SOURCE EXCERPT ::
++++
Because of the global character of bank funding markets, the System has at times coordinated with other central
banks to provide liquidity. The FOMC authorized and directed the FRBNY to establish temporary U.S. dollar
liquidity swap lines with the Bank of Canada, the Bank of England, the European Central Bank, the Bank of
Japan, and the Swiss National Bank. In addition, as a contingency measure, the FOMC authorized and
directed the FRBNY to establish temporary foreign currency liquidity swap arrangements with these five
central banks to allow for the System to access liquidity, if necessary, in any of the foreign central banks'
currencies. On October 31, 2013, the Federal Reserve and five other central banks agreed to convert their
existing temporary liquidity swap arrangements to standing agreements which will remain in effect until
further notice.
++++
DATA EXTRACT ::
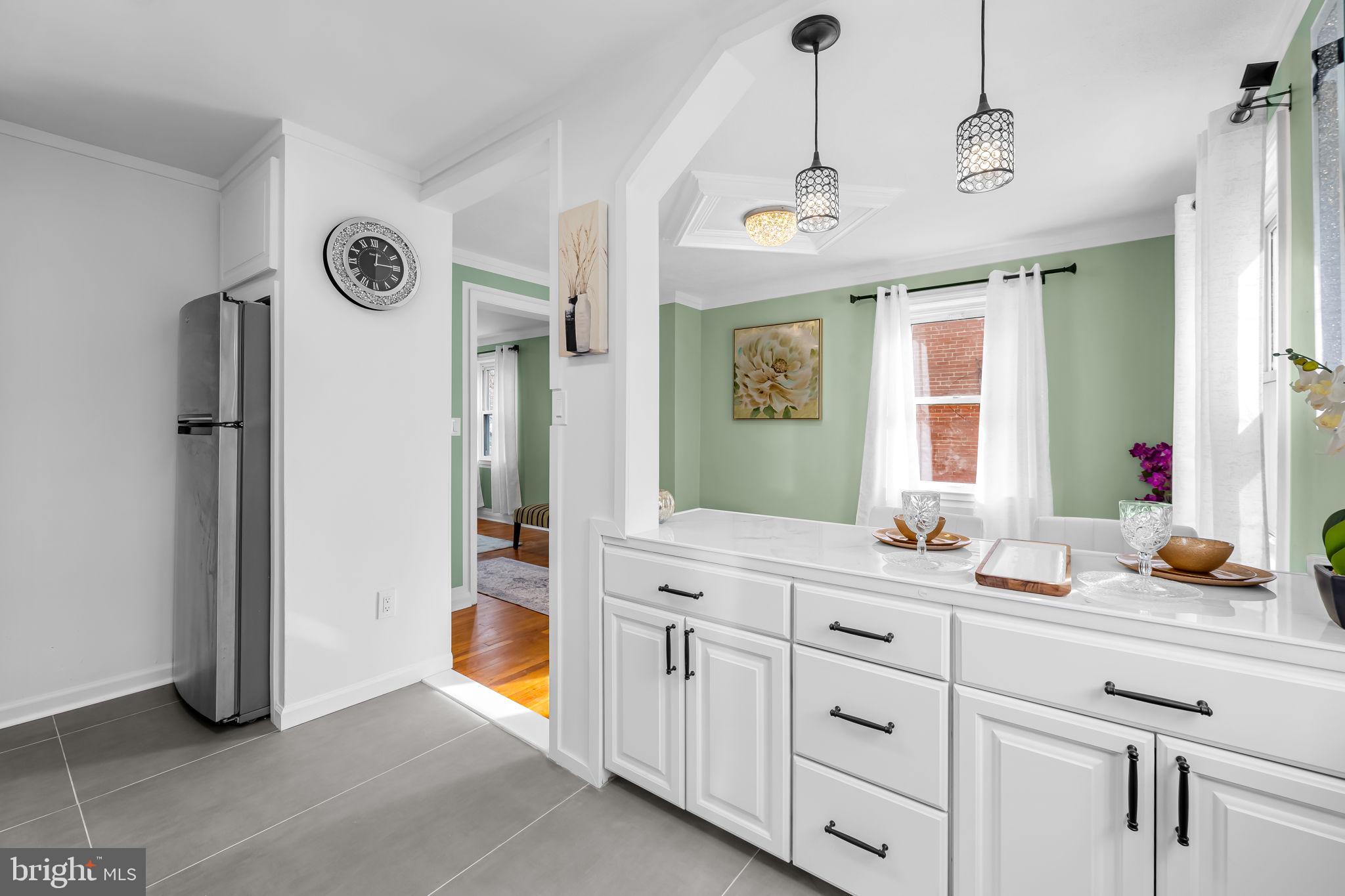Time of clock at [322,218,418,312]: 6:15
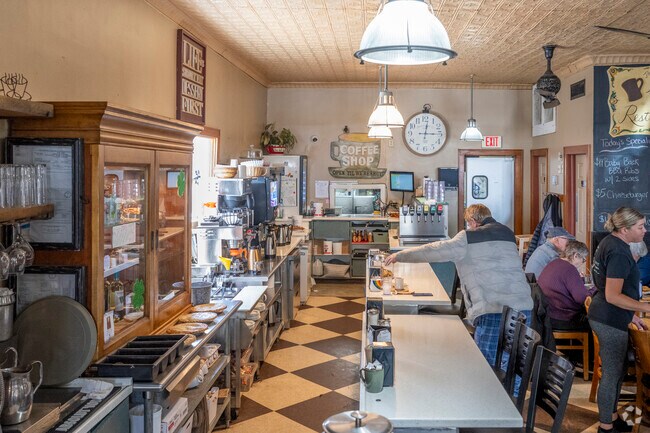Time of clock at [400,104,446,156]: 12:15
++++
Translate this sentence from the swap lines excerpt into Spanish: "Because of the global character of bank funding markets, the System has at times coordinated with other central banks to provide liquidity."

Debido al carácter global de los mercados de financiación bancaria, el Sistema se ha coordinado en ocasiones con otros bancos centrales para proporcionar liquidez.